| Required work |
Copy out the text of every item below word for word, leaving the pictures out.

| Data provided |
* Begin *

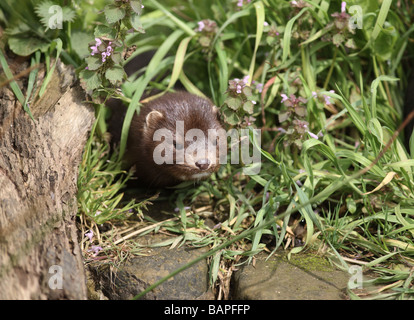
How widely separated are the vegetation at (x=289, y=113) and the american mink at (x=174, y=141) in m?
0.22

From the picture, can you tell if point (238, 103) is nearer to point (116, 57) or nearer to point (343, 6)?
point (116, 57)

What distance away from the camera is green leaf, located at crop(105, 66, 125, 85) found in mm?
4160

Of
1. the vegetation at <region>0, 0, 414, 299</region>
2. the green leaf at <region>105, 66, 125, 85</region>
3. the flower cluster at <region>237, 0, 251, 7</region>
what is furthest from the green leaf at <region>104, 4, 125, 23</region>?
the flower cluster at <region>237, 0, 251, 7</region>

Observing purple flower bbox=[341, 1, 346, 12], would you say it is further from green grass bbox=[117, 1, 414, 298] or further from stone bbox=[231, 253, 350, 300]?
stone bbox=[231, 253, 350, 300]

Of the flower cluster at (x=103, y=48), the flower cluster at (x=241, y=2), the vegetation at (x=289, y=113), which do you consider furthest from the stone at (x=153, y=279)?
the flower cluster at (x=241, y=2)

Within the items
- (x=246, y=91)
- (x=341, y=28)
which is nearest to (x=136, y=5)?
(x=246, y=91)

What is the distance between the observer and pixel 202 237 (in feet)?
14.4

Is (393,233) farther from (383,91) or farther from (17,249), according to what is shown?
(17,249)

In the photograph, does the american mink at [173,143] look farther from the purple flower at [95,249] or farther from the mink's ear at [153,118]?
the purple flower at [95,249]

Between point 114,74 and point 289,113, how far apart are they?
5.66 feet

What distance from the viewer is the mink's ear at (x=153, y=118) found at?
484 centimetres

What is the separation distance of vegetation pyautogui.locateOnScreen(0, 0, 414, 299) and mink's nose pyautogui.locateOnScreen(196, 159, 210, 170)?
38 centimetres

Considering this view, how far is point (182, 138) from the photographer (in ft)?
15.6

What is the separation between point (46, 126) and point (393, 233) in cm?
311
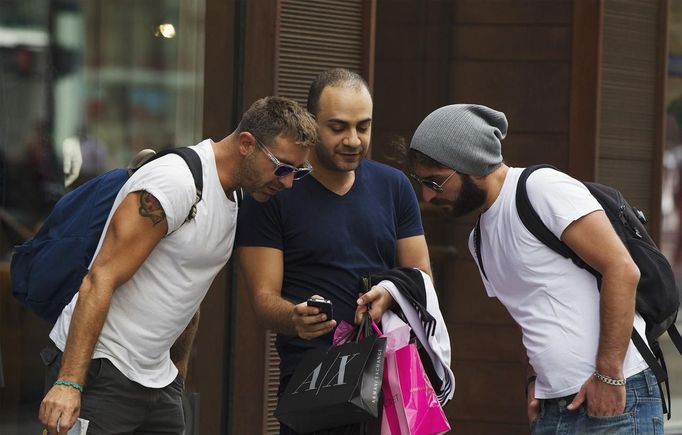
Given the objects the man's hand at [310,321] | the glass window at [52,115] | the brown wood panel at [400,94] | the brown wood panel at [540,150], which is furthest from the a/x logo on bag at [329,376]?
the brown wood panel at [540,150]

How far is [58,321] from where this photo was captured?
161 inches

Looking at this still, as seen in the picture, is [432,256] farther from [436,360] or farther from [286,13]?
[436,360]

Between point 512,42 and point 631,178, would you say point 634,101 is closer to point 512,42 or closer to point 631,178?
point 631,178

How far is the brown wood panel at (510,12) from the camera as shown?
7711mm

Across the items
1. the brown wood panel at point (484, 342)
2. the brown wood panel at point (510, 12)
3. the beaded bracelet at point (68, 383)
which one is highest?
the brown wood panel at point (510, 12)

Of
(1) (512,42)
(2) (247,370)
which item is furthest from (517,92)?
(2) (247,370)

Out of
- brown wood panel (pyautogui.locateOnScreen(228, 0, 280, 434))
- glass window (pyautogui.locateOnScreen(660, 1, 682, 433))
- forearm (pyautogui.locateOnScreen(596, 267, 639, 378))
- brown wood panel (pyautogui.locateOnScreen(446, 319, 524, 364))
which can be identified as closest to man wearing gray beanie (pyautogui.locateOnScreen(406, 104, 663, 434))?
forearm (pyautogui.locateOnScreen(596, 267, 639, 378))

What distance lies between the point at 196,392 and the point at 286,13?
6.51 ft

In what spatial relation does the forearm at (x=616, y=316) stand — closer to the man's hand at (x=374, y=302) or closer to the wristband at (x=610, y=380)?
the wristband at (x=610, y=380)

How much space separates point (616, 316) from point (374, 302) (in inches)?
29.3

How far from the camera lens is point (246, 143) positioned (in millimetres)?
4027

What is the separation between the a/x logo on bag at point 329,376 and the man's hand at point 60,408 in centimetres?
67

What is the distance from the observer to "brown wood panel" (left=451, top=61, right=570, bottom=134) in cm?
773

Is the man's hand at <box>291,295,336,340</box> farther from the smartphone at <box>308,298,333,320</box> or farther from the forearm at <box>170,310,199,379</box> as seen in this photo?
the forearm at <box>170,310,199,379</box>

* End *

| Exercise response |
How widely separated are the vegetation at (x=289, y=113) and the american mink at (x=174, y=141) in m?
0.22

From the picture, can you tell if point (238, 103) is nearer to point (116, 57) or nearer to point (343, 6)?
point (116, 57)

What distance away from the camera is green leaf, located at crop(105, 66, 125, 85) found in mm?
4160

Of
1. the vegetation at <region>0, 0, 414, 299</region>
2. the green leaf at <region>105, 66, 125, 85</region>
3. the flower cluster at <region>237, 0, 251, 7</region>
what is furthest from the green leaf at <region>104, 4, 125, 23</region>?
the flower cluster at <region>237, 0, 251, 7</region>

Observing purple flower bbox=[341, 1, 346, 12], would you say it is further from green grass bbox=[117, 1, 414, 298] or further from stone bbox=[231, 253, 350, 300]?
stone bbox=[231, 253, 350, 300]

Of the flower cluster at (x=103, y=48), the flower cluster at (x=241, y=2), the vegetation at (x=289, y=113), which do you consider furthest from the stone at (x=153, y=279)?
the flower cluster at (x=241, y=2)

Within the items
- (x=246, y=91)
- (x=341, y=28)
which is nearest to (x=136, y=5)?
(x=246, y=91)

What is the distance between the observer and pixel 202 237 (in feet)?
14.4

Is (393,233) farther from (383,91) or farther from (17,249), according to what is shown?
(17,249)

In the photograph, does the american mink at [173,143] look farther from the purple flower at [95,249] or farther from the mink's ear at [153,118]?
the purple flower at [95,249]

Between point 114,74 and point 289,113, how far apart are they?
5.66 feet

What distance from the viewer is the mink's ear at (x=153, y=118) found at?
484 centimetres

What is the separation distance of vegetation pyautogui.locateOnScreen(0, 0, 414, 299) and mink's nose pyautogui.locateOnScreen(196, 159, 210, 170)?
38 centimetres

Considering this view, how far is point (182, 138) from the photographer (in ft)?
15.6

What is the separation between point (46, 126) and point (393, 233) in cm?
311
Given the objects the man's hand at [310,321] | the glass window at [52,115] | the brown wood panel at [400,94] | the brown wood panel at [540,150], which is furthest from the a/x logo on bag at [329,376]?
the brown wood panel at [540,150]

How far is [58,321] from where this photo was captured?
161 inches

Looking at this still, as seen in the picture, is [432,256] farther from [436,360] or farther from [286,13]?
[436,360]

Between point 512,42 and point 631,178, would you say point 634,101 is closer to point 512,42 or closer to point 631,178?
point 631,178

How far is the brown wood panel at (510,12) from the camera as shown?
7711mm

Across the items
1. the brown wood panel at point (484, 342)
2. the brown wood panel at point (510, 12)
3. the beaded bracelet at point (68, 383)
which one is highest?
the brown wood panel at point (510, 12)

Of
(1) (512,42)
(2) (247,370)
which item is furthest from (517,92)?
(2) (247,370)

Out of
- brown wood panel (pyautogui.locateOnScreen(228, 0, 280, 434))
- glass window (pyautogui.locateOnScreen(660, 1, 682, 433))
- forearm (pyautogui.locateOnScreen(596, 267, 639, 378))
- brown wood panel (pyautogui.locateOnScreen(446, 319, 524, 364))
which can be identified as closest to man wearing gray beanie (pyautogui.locateOnScreen(406, 104, 663, 434))?
forearm (pyautogui.locateOnScreen(596, 267, 639, 378))

What distance lies between the point at 196,392 and the point at 286,13?
6.51 ft

In what spatial relation does the forearm at (x=616, y=316) stand — closer to the man's hand at (x=374, y=302) or closer to the wristband at (x=610, y=380)?
the wristband at (x=610, y=380)

How much space separates point (616, 316) from point (374, 302) (in inches)?
29.3

How far from the camera lens is point (246, 143) positioned (in millimetres)?
4027

What is the separation between the a/x logo on bag at point 329,376 and the man's hand at point 60,408 in centimetres?
67

What is the distance from the observer to "brown wood panel" (left=451, top=61, right=570, bottom=134) in cm?
773

Is the man's hand at <box>291,295,336,340</box> farther from the smartphone at <box>308,298,333,320</box> or farther from the forearm at <box>170,310,199,379</box> as seen in this photo?
the forearm at <box>170,310,199,379</box>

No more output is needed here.